Math 151 , Spring 2002, Monday Day 19, March 11 Hit reload to get most current version

Mortality vs. education--outliers?
HW questions?
= = = = = = = = = = = = = = = = = = = = = = = = = = = = = = = = = = = =
Chapters 1 and 2 have covered analyzing data that was given to us--what it said about itself.
    Informally, develop guesses, suspicions, hypotheses about the world the data came from.
Ch. 3:  Producing Data:  Aim:  create data sets that will allow us to make inferences to a larger world than just the data we have.
       Observational Study:  Observes individuals, measures variables, does not influence the responses. (3.1)
                    Take Sample from a population, examine it,
                           hope it's representative so we can infer population is like sample.
                            (Not very useful for cause-and-effect--see above)
        Experiment: Imposes treatment  on individuals, to see how the treatment influences  the response. (3.2)
                            Best for cause-and-effect.

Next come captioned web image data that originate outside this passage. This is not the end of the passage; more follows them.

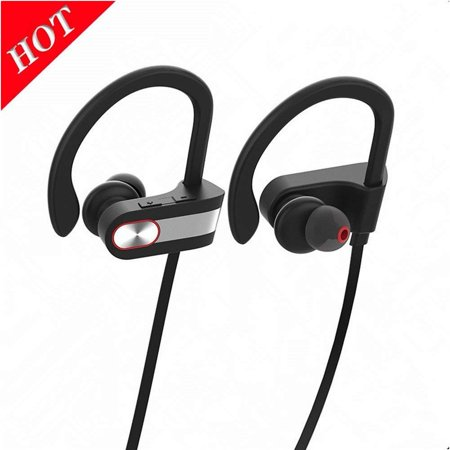 Bluetooth Headphones Wireless Earbuds IPX6 Waterproof HD Stereo Sweatproof Sports Earphones Music Headset with Mic, 8 Hrs Working Time for Running Gym Workout bluetooth earpiece fit for iPhone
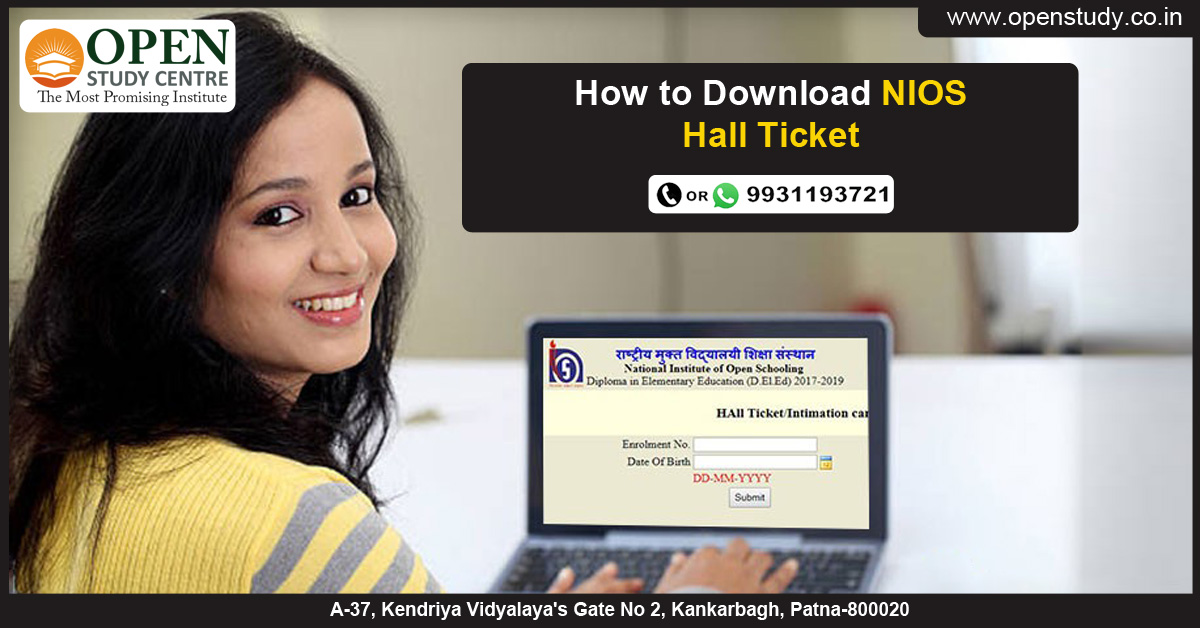 How To download NIOS Hall Ticket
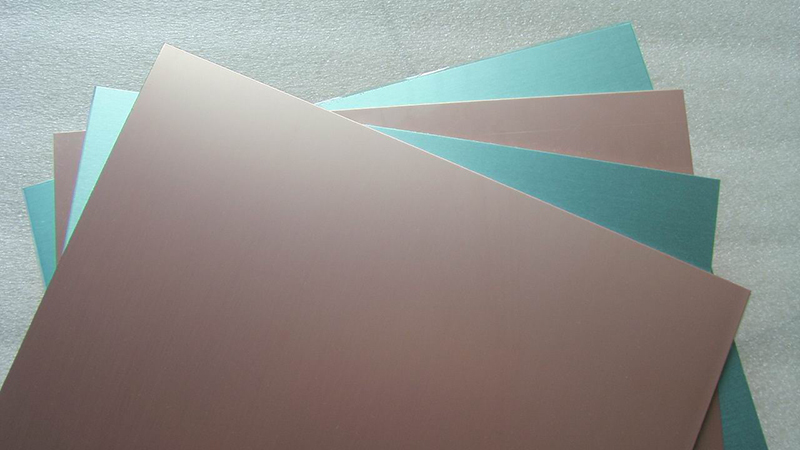 Copper Clad laminate Sheet (Alccl Frccl)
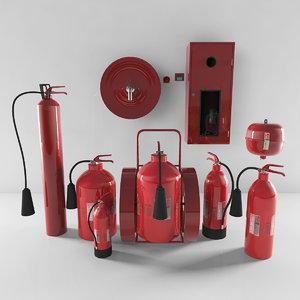 3D firefighting model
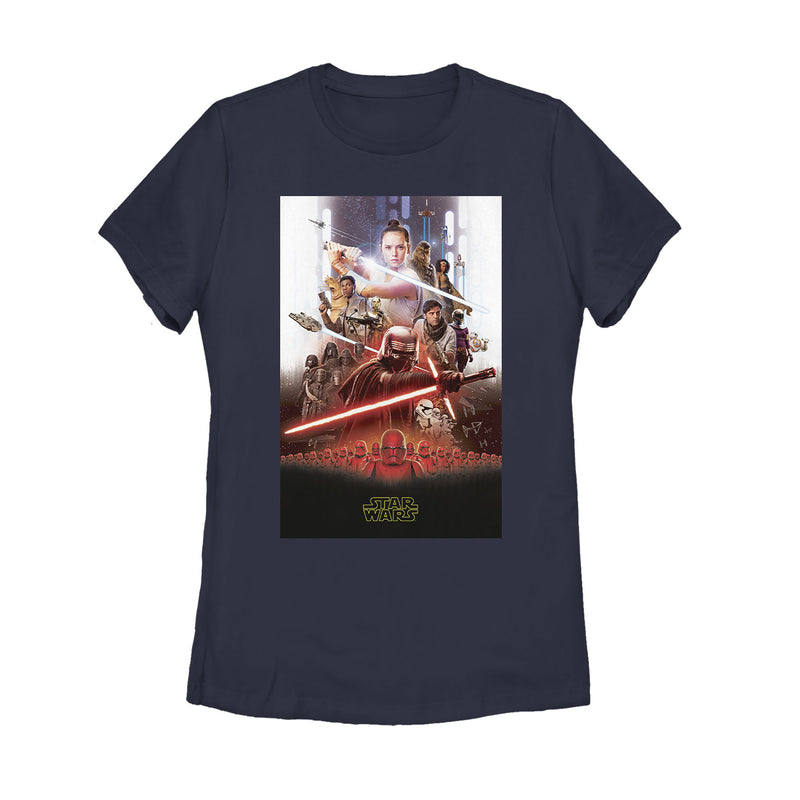 Star Wars: The Rise of Skywalker Women's Epic Poster  T-Shirt  Navy Blue  S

Confounding:  Two variables (explanatory or lurking) are confounded when you can't sort out their effects on a response variable.
--Used to be: coffee drinking and smoking--most people did both, or neither...
______________________
Ch. 3.1 Designing Samples

>>Population: Entire group  that we want information about
>>Sample: The part of the population we actually examine.
      Hope:  Sample will be representative of the population.

(SAMPLING) BIAS:  The design of a study is biased if it systematically favors certain outcomes.
Pick a digit (from 0,1,2,3,4,5,6,7,8,9).  Write it down.

Some refinements:
*Sampling frame: Moore p. 179 problem 3.13: the group from which the sample is actually chosen--as different from the "population"--the group you want information about. The sampling frame is often, unfortunately, smaller than the population.  The sample is (usually much) smaller than the sampling frame.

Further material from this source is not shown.